Bij de vraag wat duurzaam voedsel is, zit ik al meteen met een taalprobleem. Voedsel is immers per definitie niet duurzaam. Het is bedoeld om te worden verteerd en als het niet gegeten wordt zal het vrij snel bederven. Dat is niet duurzaam. Ik neem daarom aan dat de vraagstellers bedoelen: wat is duurzaam geproduceerd voedsel? Zelfs dan blijft duurzaamheid een relatief begrip. Mijn kijk op de wereld is vooral ingegeven door wat ik geleerd heb over thermodynamica.

Thermodynamisch evenwicht
Energie gaat niet verloren (1e hoofdwet) maar de kwaliteit van de energie gaat wel verloren (2e hoofdwet, productie van entropie) en alle processen om ons heen (inclusief voedselproductie) kunnen alleen maar verlopen als de entropie toeneemt. Een systeem is in thermodynamisch opzicht in perfect evenwicht als er niets meer verandert (als de maximale entropieproductie is bereikt), en dat is - letterlijk - de dood in de pot.

Alle levende systemen zijn erop gericht dit dodelijke evenwicht zo lang mogelijk uit te stellen.
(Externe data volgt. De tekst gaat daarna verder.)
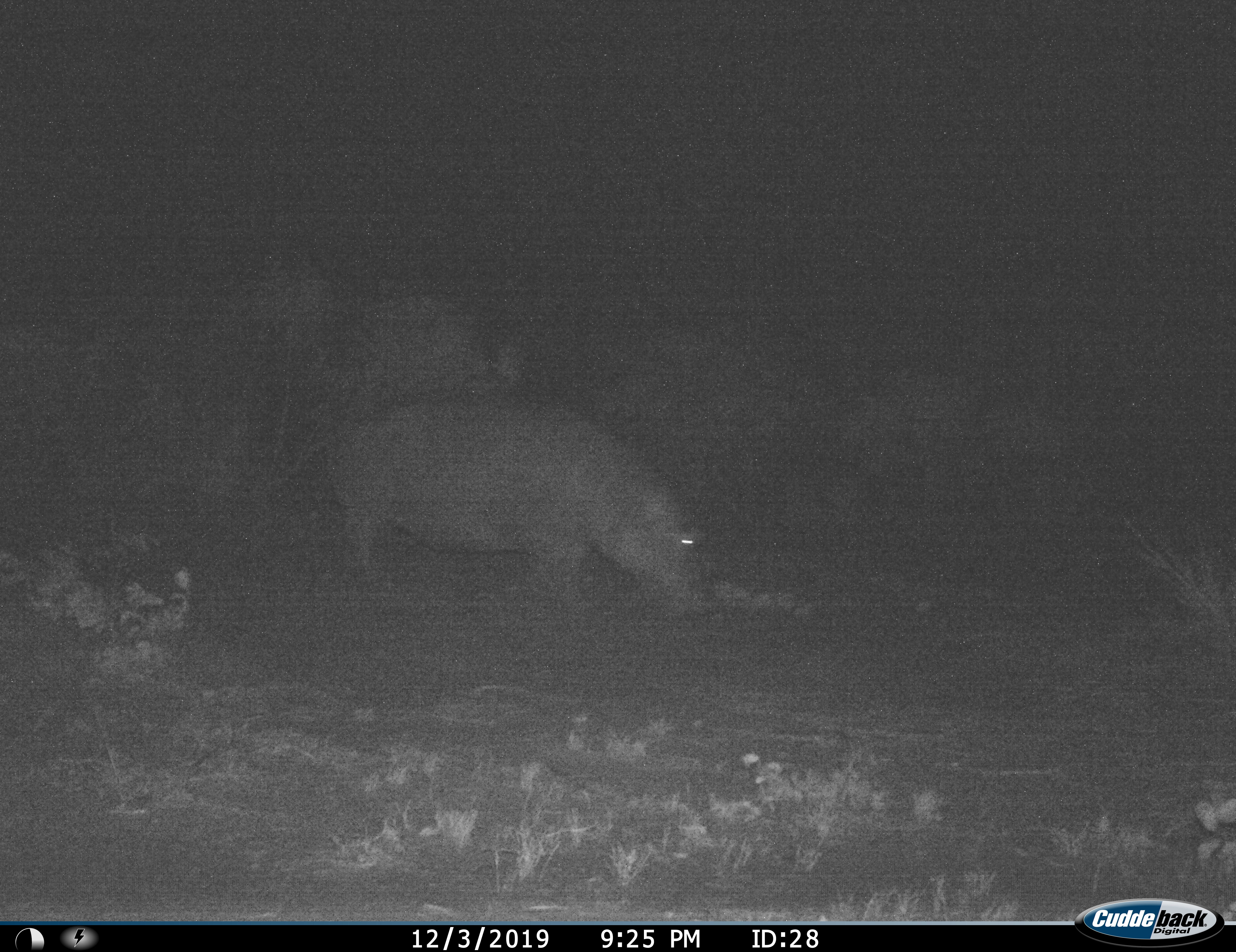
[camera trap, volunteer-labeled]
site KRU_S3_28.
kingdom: Animalia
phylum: Chordata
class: Mammalia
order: Artiodactyla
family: Hippopotamidae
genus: Hippopotamus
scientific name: Hippopotamus amphibius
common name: hippopotamus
Hippopotamus (Hippopotamus amphibius), count 1. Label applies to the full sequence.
Daartoe worden we in staat gesteld door de zon en planten die zonne-energie kunnen omzetten in suikers. Mijn relatieve interpretatie van duurzaamheid is dan dat we binnen dit beperkende thermodynamische kader maximale voedselproductie moeten zien te realiseren met minimale entropieproductie. Ik ben me ervan bewust dat dit een technologische benadering is en ik besef ook goed dat er nog andere manieren zijn om naar duurzaamheid te kijken. Maar gezien deze onontkoombare fysische werkelijkheid is het voor mij een essentieel startpunt voor een beschouwing over duurzame voedselproductie.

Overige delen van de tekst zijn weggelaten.